Acostumado a viver situações incomuns pelo Brasil afora, o fotógrafo carioca Celso Oliveira passou um tremendo susto ao retratar um homem que caminhava em sua direção na cidade de Cruzeiro do Sul, nos confins do Acre. Munida de um enorme facão, a figura partiu para cima do carioca com a intenção de eliminá-lo da face da terra. O pobre homem era um louco varrido e o confundira com um policial federal. “Quando ele estava a sete metros, percebi que a coisa ia ficar feia. Abri então minha pochete e ele bateu em retirada, achando que eu ia tirar uma arma”, lembra. Oliveira e mais quatro colegas de profissão, o paraibano Antonio Augusto Fontes, o paulistano Ed Viggiani, a paraense Elza Lima e o cearense Tiago Santana, também colecionaram aventuras, não tão violentas, mas todas retratadas no livro Brasil sem fronteiras (tempo d’imagem, 216 págs., R$ 80). São relatos sintéticos e reveladores, estampados em 100 fotografias em preto-e-branco
que esquadrinham os limites do País num ambicioso trabalho
de documentação.

O projeto levou quatro anos para ser concretizado, período no qual cada fotógrafo realizou em média cinco viagens por 42 cidades, registrando nas cerca de 45 mil fotos a vida dos habitantes de regiões remotas, muitas delas marcadas pelo tráfico e pelo contrabando. Oliveira, por exemplo, escolheu a linha fronteiriça do Peru, da Bolívia, da Colômbia e da Venezuela, centrando-se no Estado do Acre. “Há mais de 15 anos venho fotografando estas regiões limítrofes e pretendo continuar. Não é um trabalho que vende aquela coisa exótica, da beleza exacerbada da natureza”, diz. Em Macapá, ao retratar um garoto sentado num barco, flagrou-se revisitando o mestre Pierre Verger, numa das melhores imagens entre as
suas 20 selecionadas.

Elza Lima, que se limitou à zona cortada pelo rio Trombetas e pelo rio Mapuera, no Pará, chegando até a Guiana Inglesa, preferiu compor cenas misturando homens e bichos. Numa de suas fotos preferidas, feita às margens do Trombetas, ela reuniu crianças na areia, tendo em primeiro plano uma borboleta e um peixe, manipulados como num teatrinho de fantoches. “Esta relação do homem com o animal me fascina, por isto minhas fotos são esta verdadeira arca de Noé”, brinca.

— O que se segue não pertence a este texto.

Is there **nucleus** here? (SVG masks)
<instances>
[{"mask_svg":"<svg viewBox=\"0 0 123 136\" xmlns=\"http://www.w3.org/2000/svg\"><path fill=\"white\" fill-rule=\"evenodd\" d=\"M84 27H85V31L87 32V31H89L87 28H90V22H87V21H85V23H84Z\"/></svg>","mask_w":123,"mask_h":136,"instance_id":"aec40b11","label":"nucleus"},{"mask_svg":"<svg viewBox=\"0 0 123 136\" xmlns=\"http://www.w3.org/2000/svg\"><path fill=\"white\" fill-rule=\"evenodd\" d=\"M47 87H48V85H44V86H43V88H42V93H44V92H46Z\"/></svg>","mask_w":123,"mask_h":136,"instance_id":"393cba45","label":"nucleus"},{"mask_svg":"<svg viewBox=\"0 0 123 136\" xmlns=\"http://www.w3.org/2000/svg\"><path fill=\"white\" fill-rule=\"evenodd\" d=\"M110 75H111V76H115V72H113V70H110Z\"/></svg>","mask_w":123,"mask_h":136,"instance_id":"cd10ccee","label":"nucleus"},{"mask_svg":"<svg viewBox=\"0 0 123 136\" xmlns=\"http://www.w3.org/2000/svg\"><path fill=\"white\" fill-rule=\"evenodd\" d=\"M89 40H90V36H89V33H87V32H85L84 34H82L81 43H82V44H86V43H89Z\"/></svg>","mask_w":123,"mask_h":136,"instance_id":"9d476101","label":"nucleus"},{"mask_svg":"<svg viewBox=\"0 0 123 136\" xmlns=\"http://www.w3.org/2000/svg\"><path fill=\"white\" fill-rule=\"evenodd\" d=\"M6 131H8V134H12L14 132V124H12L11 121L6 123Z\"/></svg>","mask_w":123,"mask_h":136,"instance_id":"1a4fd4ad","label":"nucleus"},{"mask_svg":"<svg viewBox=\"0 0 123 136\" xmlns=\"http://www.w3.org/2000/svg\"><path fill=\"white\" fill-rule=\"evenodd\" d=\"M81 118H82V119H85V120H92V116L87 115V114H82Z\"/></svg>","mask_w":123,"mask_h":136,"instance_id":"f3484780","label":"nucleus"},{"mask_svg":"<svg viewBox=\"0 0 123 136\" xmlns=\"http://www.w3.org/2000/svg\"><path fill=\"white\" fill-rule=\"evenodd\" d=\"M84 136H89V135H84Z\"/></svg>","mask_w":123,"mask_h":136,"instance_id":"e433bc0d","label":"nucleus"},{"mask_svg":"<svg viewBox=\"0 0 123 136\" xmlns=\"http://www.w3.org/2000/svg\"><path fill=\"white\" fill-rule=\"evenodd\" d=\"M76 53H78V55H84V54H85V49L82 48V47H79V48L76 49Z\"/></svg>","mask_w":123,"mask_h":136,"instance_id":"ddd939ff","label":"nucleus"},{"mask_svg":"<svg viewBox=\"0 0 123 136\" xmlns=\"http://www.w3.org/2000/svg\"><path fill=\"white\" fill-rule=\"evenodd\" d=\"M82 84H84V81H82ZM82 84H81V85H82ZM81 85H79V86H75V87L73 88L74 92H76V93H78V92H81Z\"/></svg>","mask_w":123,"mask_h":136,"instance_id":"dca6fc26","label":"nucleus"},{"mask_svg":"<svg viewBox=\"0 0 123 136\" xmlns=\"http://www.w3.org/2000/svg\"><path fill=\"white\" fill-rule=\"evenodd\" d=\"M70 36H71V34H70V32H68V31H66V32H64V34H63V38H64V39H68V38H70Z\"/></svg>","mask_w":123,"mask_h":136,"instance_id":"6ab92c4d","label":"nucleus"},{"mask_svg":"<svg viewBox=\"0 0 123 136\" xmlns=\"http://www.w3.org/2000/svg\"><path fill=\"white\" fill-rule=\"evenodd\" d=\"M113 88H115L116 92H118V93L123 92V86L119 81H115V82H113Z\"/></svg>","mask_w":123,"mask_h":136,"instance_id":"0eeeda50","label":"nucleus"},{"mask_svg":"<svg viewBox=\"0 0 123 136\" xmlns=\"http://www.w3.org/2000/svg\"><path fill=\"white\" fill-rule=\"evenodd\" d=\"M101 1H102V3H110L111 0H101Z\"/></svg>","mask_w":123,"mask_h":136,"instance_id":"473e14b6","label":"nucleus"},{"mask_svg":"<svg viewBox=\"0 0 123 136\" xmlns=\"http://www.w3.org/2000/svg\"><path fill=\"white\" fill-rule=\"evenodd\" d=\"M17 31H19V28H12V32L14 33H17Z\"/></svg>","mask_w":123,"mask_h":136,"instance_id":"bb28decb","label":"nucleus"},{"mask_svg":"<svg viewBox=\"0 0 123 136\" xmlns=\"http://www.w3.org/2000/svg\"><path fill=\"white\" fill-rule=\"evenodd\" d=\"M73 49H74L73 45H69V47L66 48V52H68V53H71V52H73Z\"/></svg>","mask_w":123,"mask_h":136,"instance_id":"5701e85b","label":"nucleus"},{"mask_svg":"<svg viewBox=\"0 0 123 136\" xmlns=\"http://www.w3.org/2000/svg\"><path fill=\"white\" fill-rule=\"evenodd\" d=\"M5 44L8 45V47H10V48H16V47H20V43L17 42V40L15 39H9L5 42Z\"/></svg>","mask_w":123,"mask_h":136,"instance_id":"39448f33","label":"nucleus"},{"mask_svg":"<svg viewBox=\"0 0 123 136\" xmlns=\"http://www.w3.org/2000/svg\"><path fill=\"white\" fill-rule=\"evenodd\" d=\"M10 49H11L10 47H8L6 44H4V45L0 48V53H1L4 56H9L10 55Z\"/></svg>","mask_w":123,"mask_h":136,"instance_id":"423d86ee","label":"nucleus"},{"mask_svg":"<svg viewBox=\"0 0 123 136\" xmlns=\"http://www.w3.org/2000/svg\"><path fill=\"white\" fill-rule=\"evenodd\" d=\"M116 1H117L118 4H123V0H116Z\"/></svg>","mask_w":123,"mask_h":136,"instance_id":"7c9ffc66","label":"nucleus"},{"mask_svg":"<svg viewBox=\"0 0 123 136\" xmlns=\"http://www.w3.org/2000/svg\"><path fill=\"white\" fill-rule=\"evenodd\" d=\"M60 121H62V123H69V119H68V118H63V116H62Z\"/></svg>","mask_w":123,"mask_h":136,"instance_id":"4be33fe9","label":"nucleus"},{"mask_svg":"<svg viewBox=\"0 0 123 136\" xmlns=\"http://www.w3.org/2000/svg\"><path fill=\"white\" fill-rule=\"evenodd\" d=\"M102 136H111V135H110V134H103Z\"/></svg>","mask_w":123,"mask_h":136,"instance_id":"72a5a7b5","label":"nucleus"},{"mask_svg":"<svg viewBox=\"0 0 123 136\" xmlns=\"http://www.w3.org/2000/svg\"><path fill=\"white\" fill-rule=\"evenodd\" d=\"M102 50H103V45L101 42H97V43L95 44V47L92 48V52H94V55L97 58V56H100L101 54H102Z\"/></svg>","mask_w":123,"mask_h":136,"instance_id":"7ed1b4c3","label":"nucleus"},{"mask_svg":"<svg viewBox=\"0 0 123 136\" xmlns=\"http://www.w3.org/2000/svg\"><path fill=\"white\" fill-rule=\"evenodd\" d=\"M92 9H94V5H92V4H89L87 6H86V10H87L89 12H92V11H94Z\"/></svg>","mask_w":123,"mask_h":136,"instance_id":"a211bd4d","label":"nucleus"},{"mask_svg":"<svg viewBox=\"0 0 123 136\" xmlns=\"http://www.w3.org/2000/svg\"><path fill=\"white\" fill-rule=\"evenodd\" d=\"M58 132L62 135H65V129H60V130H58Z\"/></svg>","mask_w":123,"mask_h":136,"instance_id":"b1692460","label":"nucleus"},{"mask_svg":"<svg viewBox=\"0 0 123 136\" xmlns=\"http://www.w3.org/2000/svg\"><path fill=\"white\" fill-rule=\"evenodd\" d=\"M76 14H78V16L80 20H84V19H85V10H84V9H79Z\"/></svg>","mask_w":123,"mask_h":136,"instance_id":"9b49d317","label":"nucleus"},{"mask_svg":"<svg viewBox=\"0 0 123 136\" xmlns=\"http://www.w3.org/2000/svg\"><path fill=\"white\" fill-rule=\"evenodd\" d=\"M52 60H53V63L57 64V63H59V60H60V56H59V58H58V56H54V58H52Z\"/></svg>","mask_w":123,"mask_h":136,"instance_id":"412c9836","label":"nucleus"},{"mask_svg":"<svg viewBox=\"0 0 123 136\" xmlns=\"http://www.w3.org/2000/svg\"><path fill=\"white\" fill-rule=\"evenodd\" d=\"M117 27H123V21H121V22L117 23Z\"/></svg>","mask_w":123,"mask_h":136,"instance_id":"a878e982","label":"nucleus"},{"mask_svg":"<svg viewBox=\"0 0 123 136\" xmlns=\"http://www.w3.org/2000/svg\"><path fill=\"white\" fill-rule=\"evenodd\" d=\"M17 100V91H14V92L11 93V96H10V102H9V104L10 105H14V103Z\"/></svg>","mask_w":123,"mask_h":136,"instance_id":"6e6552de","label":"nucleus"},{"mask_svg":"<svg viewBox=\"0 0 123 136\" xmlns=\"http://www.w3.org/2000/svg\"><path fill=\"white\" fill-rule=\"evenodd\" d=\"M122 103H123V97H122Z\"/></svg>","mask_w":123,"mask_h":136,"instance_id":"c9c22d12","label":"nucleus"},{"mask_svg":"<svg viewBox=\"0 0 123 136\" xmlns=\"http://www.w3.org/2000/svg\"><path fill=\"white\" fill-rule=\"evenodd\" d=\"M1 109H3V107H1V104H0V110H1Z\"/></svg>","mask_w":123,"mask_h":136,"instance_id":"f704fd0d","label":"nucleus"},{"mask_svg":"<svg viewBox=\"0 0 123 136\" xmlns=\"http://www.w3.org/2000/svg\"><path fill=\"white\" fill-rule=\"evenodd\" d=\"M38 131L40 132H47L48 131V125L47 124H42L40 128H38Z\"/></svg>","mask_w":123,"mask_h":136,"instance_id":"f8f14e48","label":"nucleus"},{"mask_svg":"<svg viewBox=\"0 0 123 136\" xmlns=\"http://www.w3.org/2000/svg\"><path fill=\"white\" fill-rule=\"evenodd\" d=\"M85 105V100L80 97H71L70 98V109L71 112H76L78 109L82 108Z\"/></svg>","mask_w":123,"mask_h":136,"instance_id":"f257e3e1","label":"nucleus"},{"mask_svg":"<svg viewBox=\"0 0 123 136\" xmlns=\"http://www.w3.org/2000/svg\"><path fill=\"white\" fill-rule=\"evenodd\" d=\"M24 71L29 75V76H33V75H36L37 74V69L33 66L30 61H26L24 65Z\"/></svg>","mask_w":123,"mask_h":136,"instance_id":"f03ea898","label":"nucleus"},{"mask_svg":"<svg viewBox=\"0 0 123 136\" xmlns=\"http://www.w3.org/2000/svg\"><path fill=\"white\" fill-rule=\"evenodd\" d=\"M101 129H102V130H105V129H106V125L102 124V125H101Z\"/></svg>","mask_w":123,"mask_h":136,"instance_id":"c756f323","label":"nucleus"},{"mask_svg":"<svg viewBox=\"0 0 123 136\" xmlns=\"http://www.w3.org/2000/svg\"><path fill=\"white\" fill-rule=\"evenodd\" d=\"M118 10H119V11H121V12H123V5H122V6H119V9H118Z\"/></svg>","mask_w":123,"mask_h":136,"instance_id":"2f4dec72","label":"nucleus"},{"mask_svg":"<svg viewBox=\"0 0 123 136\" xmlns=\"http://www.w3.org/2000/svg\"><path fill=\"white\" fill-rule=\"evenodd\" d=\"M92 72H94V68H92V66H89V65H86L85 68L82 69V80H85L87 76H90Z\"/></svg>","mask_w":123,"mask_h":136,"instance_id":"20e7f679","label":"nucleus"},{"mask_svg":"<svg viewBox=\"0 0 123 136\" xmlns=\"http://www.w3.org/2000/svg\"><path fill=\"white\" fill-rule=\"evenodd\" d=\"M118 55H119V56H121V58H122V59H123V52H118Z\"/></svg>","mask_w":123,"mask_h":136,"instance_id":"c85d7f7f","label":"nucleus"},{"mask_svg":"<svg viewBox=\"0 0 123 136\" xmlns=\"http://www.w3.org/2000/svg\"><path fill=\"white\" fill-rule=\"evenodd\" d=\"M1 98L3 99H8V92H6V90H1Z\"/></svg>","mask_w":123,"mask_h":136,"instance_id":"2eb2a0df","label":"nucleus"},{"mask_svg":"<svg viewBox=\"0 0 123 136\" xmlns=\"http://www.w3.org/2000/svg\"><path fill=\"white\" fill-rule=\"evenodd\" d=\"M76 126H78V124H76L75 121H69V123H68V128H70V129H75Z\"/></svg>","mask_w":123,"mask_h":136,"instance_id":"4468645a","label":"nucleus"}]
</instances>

Mais interessado na paisagem, Antonio Augusto Fontes explorou o horizonte aberto dos pampas, documentando os limites com o Paraguai, o Uruguai e a Argentina. “Na maioria das fotos, me concentrei nos marcos geográficos das pontes e nos vestígios históricos das estátuas. Gosto de fuçar lugares que ninguém dá importância”, explica. Um bom exemplo é o retrato de um homem de guarda-chuva diante de duas pontes, feito em Barra do Quaraí, Rio Grande do Sul, foto dramática que o jornalista e escritor Cláudio Bojunga apropriadamente associou, no texto de abertura do livro, às melancólicas gravuras de Oswaldo Goeldi. O sul foi igualmente esquadrinhado pelas lentes de Ed Viggiani, que, a partir da turbulenta vizinhança do Paraná com o Paraguai, chegou até a Bolívia via Mato Grosso do Sul. “Eu me senti como quando era criança no Bom Retiro, em São Paulo, época em que convivia com italianos, judeus e coreanos.”

Tal Babel cultural aparece clara no retrato que ele fez de um garoto paraguaio de Ciudad del Este, cuja imagem se reflete no vidro de uma van, atravessado por ideogramas coreanos. Mas a imagem que de certa forma sintetiza o sentimento de mistura das fronteiras é o flagrante de um grupo caótico de pessoas numa rua de Guayaramirim, Bolívia, assinado por Tiago Santana. “Esta foto revela exatamente o que eu senti nas viagens”, conta Santana, que cobriu a região fronteiriça com a Bolívia, a Colômbia, a Venezuela e a Guiana Inglesa. Ele considera o projeto um prolongamento da postura comum ao quinteto de craques, de chegar cada vez mais perto das pessoas. Mesmo que, no caso, a uma pergunta feita em português elas respondam em espanhol. Ou em guarani.